■ Task objective: From the line containing "<LI> Rhinestone Cowboy - Glen Campbell" to the end of the records below, output each line exactly; include both ends and nothing else.

■ Data for the task:
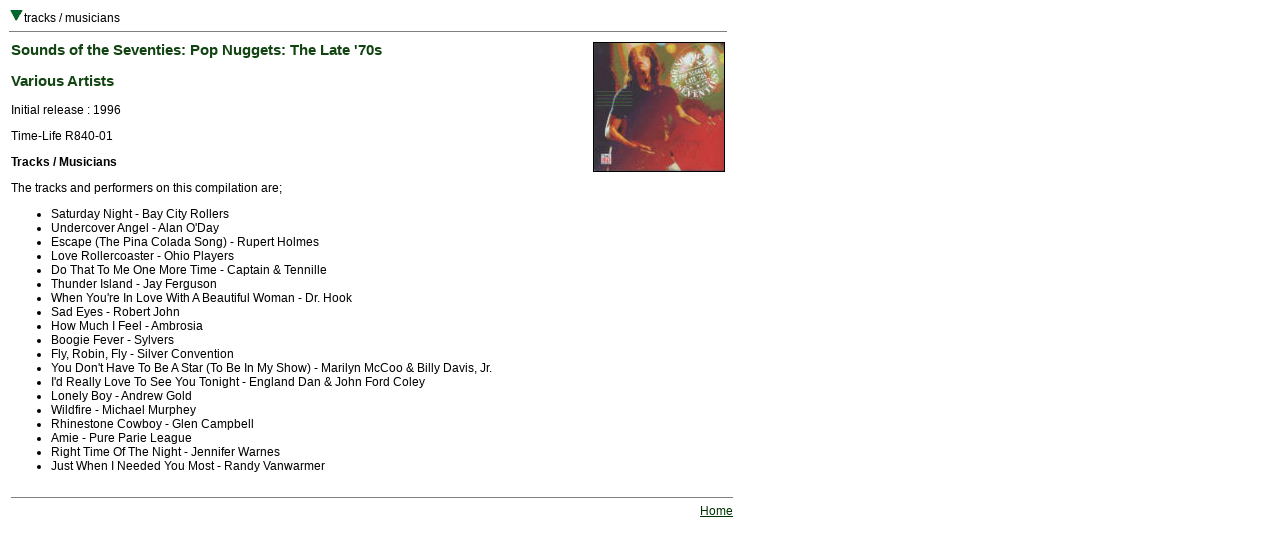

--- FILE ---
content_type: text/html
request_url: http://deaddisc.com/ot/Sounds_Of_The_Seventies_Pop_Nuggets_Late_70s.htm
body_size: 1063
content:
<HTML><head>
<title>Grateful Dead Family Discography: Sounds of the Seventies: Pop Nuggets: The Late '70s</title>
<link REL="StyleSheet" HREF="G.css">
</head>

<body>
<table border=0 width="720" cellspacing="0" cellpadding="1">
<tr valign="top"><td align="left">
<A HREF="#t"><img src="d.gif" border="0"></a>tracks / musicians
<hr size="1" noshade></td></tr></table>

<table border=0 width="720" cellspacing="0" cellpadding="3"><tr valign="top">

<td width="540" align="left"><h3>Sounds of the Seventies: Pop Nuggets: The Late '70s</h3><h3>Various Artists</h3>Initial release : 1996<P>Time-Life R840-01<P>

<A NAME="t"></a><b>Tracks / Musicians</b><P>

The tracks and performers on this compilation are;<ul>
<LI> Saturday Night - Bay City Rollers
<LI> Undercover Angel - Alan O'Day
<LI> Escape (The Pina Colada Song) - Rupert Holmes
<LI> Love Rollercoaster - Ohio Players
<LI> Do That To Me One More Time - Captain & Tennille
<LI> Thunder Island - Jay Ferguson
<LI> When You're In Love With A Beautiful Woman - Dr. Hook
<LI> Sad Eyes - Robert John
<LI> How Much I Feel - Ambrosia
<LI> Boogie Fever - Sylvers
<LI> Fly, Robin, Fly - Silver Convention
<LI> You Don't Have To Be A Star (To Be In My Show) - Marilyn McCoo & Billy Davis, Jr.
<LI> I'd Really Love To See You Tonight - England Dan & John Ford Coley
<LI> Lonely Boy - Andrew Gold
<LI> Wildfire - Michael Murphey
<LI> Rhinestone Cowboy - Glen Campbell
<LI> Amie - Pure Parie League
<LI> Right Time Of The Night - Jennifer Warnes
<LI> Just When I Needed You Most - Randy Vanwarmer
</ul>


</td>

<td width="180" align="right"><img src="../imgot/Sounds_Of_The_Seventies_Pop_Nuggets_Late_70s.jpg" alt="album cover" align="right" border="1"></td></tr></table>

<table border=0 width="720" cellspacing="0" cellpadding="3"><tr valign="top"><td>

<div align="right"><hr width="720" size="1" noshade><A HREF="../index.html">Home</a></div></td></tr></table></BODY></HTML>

■ Task output:
<LI> Rhinestone Cowboy - Glen Campbell
<LI> Amie - Pure Parie League
<LI> Right Time Of The Night - Jennifer Warnes
<LI> Just When I Needed You Most - Randy Vanwarmer
</ul>


</td>

<td width="180" align="right"><img src="../imgot/Sounds_Of_The_Seventies_Pop_Nuggets_Late_70s.jpg" alt="album cover" align="right" border="1"></td></tr></table>

<table border=0 width="720" cellspacing="0" cellpadding="3"><tr valign="top"><td>

<div align="right"><hr width="720" size="1" noshade><A HREF="../index.html">Home</a></div></td></tr></table></BODY></HTML>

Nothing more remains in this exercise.